Text by Luca Putz & Jonas Morgenthaler, GRA 2018

What if the content DIDN’T matter


Thursday, April 11, 2013

Already as a young girl I had this specific love for libraries, though I’m scared they don’t love me back that much because I always seem to forget to get the books back on time… But anyway, being in a library felt like an adventurous gateway to all this different worlds and lives.

As a kid you make a decision on whether you like the cover or not, or on the amount of nice pictures in a book. When you grow older, the content starts to matter more and more, until it is the only thing that counts.

So last week I went to a library as if I was six years old again. Not thinking about a topic, just looking around and seeing which book catches my eye. And after some sniffing around, I found it: the book I didn’t know I wanted. On the uttermost left corner of a bottom shelf of the graphic design section, it was hiding. It had a small cover made out of a black fabric, like a luxurious pocket size notebook. But when I grabbed it, it didn’t seem to stop! Thinking it was a small notebook; it appeared twice as long as I thought it would be. Completely black, even the letters on the cover were black. It said: ‘Vladimir Navokov’. Given the fact that I found this booklet in the graphic design section, I would say, it is a rather odd place for a book of this old Russian writer.

The explanation would soon follow, because when I opened the book, it appeared to be filled with beautiful descriptions of fantasy’s Nabokov had when he thought of a specific letter. Each description came along with an illustration of the described letter. It seemed to be a new dimension of learning how to read.

This whole booklet breathes a sense of care and love for detail, a feature I can relay to a lot when I think of my own work. Even the smell is part of it. Exploring a publication on every detail you can find in the cover and layout, but without really knowing the content. And when I was studying this book, on the ground of the graphic design section of the library, I felt like I was six years old again.

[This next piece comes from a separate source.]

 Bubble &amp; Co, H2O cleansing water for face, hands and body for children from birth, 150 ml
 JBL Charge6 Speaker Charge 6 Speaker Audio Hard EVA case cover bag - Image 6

Rietveld Library cat.nr: 757.3

beauty is the content?


Thursday, April 28, 2011

The exhibition had the effect of a breeze to me. After spending hours on the internet, coming across hundreds of images, of which you never really know their origin; and when the manipulation of any image is a knowledge available to any 10 year old, seeing these images in the museum seemed like a pause in the middle of all that noise.
I knew at least watching these, that their purpose was neither glamour/beauty nor economical or political.
These images are somehow free from the media society, which is allowing them to just be, simple as they are, an “objective” observation on life. Of course some decisions were made by the maker of the experiment, incorporating some subjectivity in the result, but all in all, these images depict some sort of truth.
Without pretending to be anything else than documentation or aknowledgement of what “is”, you become interested and surprised by their beauty value, but certainly more because of the fact that these images are not seeking it. But couldn’t we have this feeling by just going to a science museum? To placed them in an art museum and naming them art is really questionable. Since these images are not meant to be beautiful in any way, even if we find them beautiful, it seems a bit too simple to show them to the society as “hey, look at these, we never noticed how pretty they could be”. It’s almost as making an exhibition of children drawings in a museum, of course they can be interesting, but it’s more of the rank of a gallerie exhibition. A museum should show works that are relevant socially, in the sense that each exhibition should (and are meant to) convey a message. These scientific images in this context just seem to be visual enjoyment. Somehow I couldn’t figure out clearly where was the museum going with this choice.
Nonetheless, it made me wonder how strange and surprising nature, the universe or us are, and made me think that in these overmediated times, we can easily derail from our own awareness of basics, such as our own body, by being just a big communicative muscle.